About this exercise:
From the data below, return each line in which the string "States" is found.

Dataset records:
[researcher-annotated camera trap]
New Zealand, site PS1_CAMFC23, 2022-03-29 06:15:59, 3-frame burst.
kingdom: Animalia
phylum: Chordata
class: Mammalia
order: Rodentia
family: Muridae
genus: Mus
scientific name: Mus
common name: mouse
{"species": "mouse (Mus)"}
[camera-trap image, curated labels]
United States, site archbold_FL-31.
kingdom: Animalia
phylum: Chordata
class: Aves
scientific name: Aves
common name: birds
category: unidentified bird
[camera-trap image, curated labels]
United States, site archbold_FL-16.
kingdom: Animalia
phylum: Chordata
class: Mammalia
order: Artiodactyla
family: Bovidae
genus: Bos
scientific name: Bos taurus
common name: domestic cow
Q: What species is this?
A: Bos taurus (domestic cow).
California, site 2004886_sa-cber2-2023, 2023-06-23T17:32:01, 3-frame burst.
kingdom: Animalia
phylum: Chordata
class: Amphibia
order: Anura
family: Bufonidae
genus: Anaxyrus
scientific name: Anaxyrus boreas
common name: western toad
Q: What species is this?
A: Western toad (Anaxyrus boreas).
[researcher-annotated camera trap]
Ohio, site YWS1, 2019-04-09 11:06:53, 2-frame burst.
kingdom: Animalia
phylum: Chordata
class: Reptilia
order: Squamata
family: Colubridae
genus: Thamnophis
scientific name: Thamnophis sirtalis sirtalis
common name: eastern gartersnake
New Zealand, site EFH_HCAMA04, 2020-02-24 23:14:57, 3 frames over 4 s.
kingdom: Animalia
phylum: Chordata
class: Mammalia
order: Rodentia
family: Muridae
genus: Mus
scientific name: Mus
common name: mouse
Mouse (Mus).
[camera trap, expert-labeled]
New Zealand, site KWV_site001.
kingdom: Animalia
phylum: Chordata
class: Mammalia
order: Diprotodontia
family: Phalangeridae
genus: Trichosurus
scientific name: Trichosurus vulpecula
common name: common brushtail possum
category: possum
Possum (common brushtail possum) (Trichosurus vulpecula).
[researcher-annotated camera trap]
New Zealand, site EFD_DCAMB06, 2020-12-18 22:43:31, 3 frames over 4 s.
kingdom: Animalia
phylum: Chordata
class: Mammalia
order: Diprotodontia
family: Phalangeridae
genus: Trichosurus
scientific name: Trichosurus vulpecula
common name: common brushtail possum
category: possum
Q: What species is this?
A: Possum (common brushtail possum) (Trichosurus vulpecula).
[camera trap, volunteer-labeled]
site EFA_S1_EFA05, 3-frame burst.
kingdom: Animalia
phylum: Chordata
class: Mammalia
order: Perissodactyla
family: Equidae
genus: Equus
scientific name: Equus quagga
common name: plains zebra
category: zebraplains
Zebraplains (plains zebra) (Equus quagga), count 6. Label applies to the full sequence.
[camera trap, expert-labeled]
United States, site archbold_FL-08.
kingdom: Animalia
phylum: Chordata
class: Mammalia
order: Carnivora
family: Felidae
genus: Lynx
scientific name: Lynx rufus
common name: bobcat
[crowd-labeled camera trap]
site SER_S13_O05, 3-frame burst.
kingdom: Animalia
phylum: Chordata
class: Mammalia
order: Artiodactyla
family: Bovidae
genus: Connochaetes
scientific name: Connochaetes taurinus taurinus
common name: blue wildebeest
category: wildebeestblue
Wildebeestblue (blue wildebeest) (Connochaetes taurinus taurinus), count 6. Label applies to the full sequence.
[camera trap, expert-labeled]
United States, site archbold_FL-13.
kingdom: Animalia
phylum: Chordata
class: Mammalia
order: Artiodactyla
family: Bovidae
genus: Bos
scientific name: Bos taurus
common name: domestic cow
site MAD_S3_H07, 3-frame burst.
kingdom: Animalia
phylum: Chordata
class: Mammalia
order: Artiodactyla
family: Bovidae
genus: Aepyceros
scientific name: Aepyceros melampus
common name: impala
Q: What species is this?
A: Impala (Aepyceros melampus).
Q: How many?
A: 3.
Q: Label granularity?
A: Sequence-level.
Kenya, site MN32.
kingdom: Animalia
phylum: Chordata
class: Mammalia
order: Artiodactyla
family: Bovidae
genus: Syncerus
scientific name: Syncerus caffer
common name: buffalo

Task output:
United States, site archbold_FL-31.
United States, site archbold_FL-16.
United States, site archbold_FL-08.
United States, site archbold_FL-13.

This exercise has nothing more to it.